Ich finde das Bild mit ihrem Sessel, in dem sie sitzt, um zu sterben, sehr stark. Auch weil der Sohn vorher schon in der Wohnung war und alles gerichtet hat. Jetzt sind sie dort zusammen und müssen Abschied nehmen.

Egal, ob das mit dem Gift nicht erwähnt oder nur angedeutet wird, ich würde den Text auf jeden Fall in dieser Wohnung enden lassen.

Lg,KeTam.

edit: Mich hat der Text wirklich sehr mit genommen, ich kann dir gar nicht sagen wie sehr...und das nicht aus persönlichen Gründen, (natürlich, jeder hat Eltern), sondern weil er einfach gut geschrieben ist.
Weil du die Bilder verwendest, die bei mir was zum schwingen bringen.
Und dazu gehört eindeutig dieser Sessel...

Für mich persönlich geht es in deinem Text nur vordergründig um das Thema Sterbehilfe. Unter der Oberfläche geht es (zumindest für mich) um ein Thema, dass viel tiefer gelagert ist, nämlich los zu lassen, Abschied zu nehmen, zu akzeptieren.

Hi KeTam,

in ein solches Dilemma komme ich öfter.

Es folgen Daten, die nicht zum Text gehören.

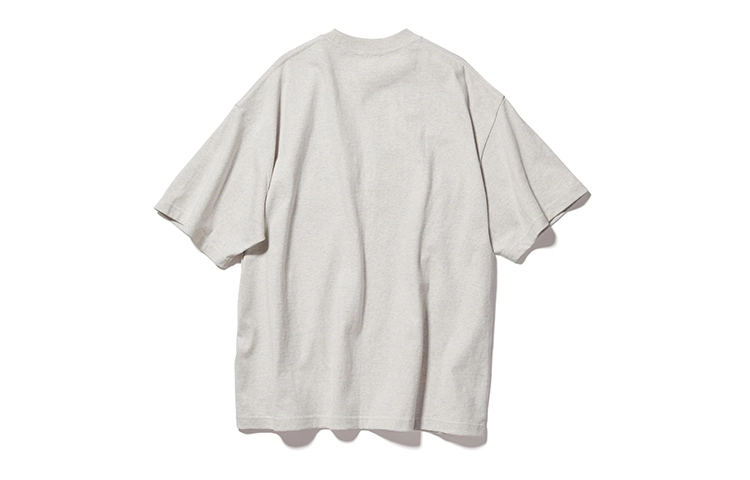 nautica white sail T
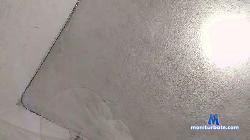 Weld_big cam4 live cam performer profile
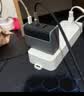 CUKTECH酷态科10号氮化镓超级闪充块SE120W/100W多口充电器PD快充头适用小米苹果18三星手机/平板/笔记本 实拍图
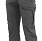Spodnie taktyczne Dominus - Texar - szare
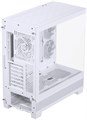 Корпус;eATX;PHANTEKS;XT View 105917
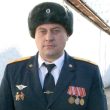 Служба без права на ошибку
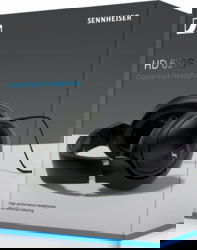 Product image of Sennheiser 700401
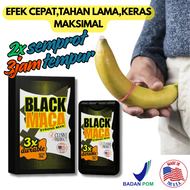 BIG PROMO OBAT KUAT PRIA BLACK MACA IMPORT SUDAH DI UJI TAHAN LAMAAMANPRAKTIS BAHAN HERBAL CINA EXTR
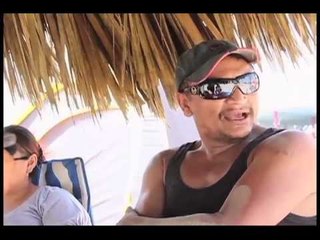 Diversas opciones turísticas en el territorio mexicano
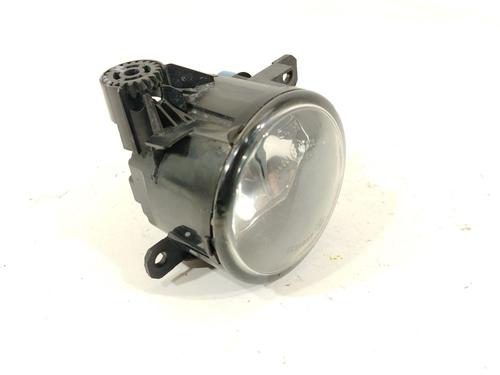 Used Left front fog light CITROËN C4 Grand Picasso II (DA_, DE_) 2.0 BlueHDi 150 (150 hp) 31380735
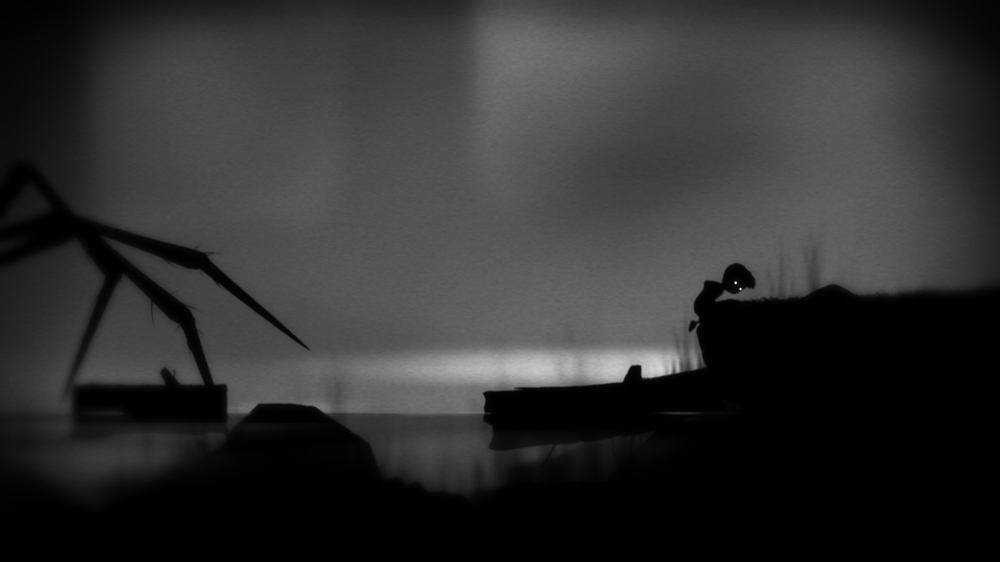 Limbo - Imagen 3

Hatte ich bei "Vereint" zB auch schon...

Ich gestehe: Die erste Version ist geschrieben wie gefühlt, war einfach da und kurz darauf auf Papier gebannt. Dann folgten hie und da ein paar Feinschliffarbeiten, der Grundsatz aber blieb - so auch das Ende im Sessel.

Gleichwohl konnte ich in Folge den Einwand von Paloma und Aranka gut verstehen, während des Schreibens hatte ich selbst einen Moment daran gedacht, den Text bei der Fahrt enden zu lassen.

Allen kann man es nicht Recht machen... Und ich habe das Ende nun erneut umgeschrieben. Mir gefällt es so nun am besten. Embarassed (folgt im sep. Posting).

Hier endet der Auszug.